Eighty-five riders raced at rain-lashed San Marino GP on Sunday, and there were 80 crashes. How does Márquez stay on, let alone win, in such conditions?
It was difficult to watch Sunday’s race without imagining a kind of Gollum conversation taking place inside Marc Márquez’s head between his risk-taking self and his risk-averse self (if he has such a thing).
However tiny Márquez’s risk-averse self might be, it was in charge for most of the 28 laps. He wisely decided to let Jorge Lorenzo go about his business and then just as wisely decided to stay behind Danilo Petrucci, allowing the Italian to set the pace. All this while his risk-taking inner beast was surely fighting to get out…
“Let me out!”
“No! Twenty points is better than none!”
“Let me out and let me at him! Twenty-five points is better than 20!”
This must have continued for at least half the race, because while Márquez knew he could not win the title on Sunday he certainly knew he could lose it. If he had crashed out he would be going to Aragón 29 points behind Andrea Dovizioso.
Nevertheless, Márquez’s inner beast did eventually get its way. The transformation was instant: the body language changed, his Repsol Honda started dancing around a bit more and Petrucci’s advantage shrank. Márquez had done the sums and he had decided it was worth walking the line for those five extra points.
It’s the kind of nerve-wracking situation in which most championship hopefuls find themselves: looking for that uncomfortable middle ground between risking too much and crashing out and risking too little and scoring too few points.
The risks are magnified many times in the rain and at Misano they were magnified many times more. The track was ridiculously slippery, claiming an all-time record of 80 victims on race day. In those conditions it’s very difficult to find the limit without tripping over it, which is why so many riders were on the ground before they even knew they’d done anything wrong.
Inevitably, Márquez had more moments than anyone. He saved several monster front-end slides that would’ve taken out most normal mortals, or at least had them shutting the throttle and cruising to the chequered flag. So why doesn’t Márquez heed such warnings?
He does, of course, but in a different way. Márquez always rides like this: on a dry track, on a wet track, even on a skating rink, like Sunday. It’s the consequence of a life spent scrambling for grip on dirt-track ovals. He needs the motorcycle moving around, so that he can have a conversation with it. Each time it flicks this way or that his machine is talking to him, telling him something important. Often it tells him: that’s the limit, right there. But he doesn’t usually back down. Instead he works out how to creep up on the limit from a slightly different angle.
All riders have conversations with their motorcycles. It’s what riding bikes and racing bikes is all about: feeling the machine respond to your input and then reacting to that reaction. It’s just that Márquez’s communication with his bike is on another level; almost like he speaks a different language. He can understand what the bike is telling him and make the appropriate response in a fraction of the time it takes others. And that’s what makes him so special.

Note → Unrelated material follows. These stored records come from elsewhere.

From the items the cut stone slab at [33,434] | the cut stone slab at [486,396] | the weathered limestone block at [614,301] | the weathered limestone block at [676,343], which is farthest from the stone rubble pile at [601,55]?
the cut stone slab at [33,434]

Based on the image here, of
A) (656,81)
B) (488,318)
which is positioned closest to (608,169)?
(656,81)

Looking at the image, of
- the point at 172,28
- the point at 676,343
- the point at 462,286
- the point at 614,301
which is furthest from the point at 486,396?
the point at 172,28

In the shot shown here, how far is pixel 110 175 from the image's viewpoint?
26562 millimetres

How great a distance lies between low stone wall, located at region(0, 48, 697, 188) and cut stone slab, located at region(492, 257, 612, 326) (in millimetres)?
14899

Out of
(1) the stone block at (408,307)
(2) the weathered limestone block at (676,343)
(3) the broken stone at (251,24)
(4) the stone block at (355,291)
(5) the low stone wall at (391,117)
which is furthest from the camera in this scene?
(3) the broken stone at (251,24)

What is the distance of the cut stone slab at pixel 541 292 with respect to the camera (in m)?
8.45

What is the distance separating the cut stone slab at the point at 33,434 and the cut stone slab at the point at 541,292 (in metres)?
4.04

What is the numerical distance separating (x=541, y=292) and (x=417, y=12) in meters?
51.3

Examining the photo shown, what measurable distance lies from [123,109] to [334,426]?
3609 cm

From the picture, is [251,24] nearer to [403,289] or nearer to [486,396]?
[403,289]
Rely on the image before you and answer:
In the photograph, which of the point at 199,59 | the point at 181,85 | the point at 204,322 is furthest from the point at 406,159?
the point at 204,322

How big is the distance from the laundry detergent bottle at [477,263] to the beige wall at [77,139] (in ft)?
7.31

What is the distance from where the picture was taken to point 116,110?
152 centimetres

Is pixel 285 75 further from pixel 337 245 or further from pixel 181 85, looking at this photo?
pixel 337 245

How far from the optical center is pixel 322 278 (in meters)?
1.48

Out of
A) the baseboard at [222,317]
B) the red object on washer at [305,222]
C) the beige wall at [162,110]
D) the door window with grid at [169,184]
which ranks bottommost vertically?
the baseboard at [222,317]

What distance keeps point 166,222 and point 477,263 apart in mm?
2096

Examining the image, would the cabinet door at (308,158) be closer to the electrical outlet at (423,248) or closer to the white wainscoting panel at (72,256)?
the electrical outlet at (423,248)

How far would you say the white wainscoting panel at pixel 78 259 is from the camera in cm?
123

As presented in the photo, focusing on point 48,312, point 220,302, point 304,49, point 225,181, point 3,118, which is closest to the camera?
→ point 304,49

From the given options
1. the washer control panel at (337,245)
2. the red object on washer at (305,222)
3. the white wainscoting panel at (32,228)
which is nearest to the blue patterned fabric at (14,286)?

Márquez is contesting his 10th season in Grands Prix, but many people still believe that he wins by riding out of control and surviving through luck. Someone asked Andrea Dovizioso this very question at the previous race in Britain: how does he get away with it?
Dovizioso sighed before answering, no doubt surprised that this still needs explaining. “People still say Marc is out of control, but did you ever see him ride in a different way? One of Marc’s strong points is this: he can play with the limit. Not many riders can. Most of the time he is past the limit and he makes mistakes, but he has won a lot of titles, which means he can manage this situation. For sure, it’s difficult for Marc not to play with the limit, for him it’s normal; in fact he has to do this.”
Márquez crashed three times during practice, qualifying and warm-up at Misano – more than anyone else. But he won the race, while many riders who hadn’t fallen in practice crashed out. So who’s the clever guy?
Of course, crashing can be dangerous, but modern tracks and modern riding gear have made it much less dangerous. Márquez fully understands what he’s doing – he locates the limit in practice or warm-up, so he knows how far he can go in the race. The statistics come out clearly in his favour: he may have crashed 76 times during his 85 MotoGP weekends but he has won 33 MotoGP races and three world championships in four years. And he’s still only 24 years old.
Misano was a great victory for various reasons: because the conditions were so treacherous, because there was so much to lose and because he still had the front and rear tyres squirming into the last corner. It may even have been his greatest success.
Márquez certainly knew he had done something special. “When I crossed the line it was good that I didn’t have a microphone inside the helmet!” he laughed.
Come the final race of the season there will be many key moments to look back upon, but it’s just possible that Márquez scored his most valuable win of the year on Sunday.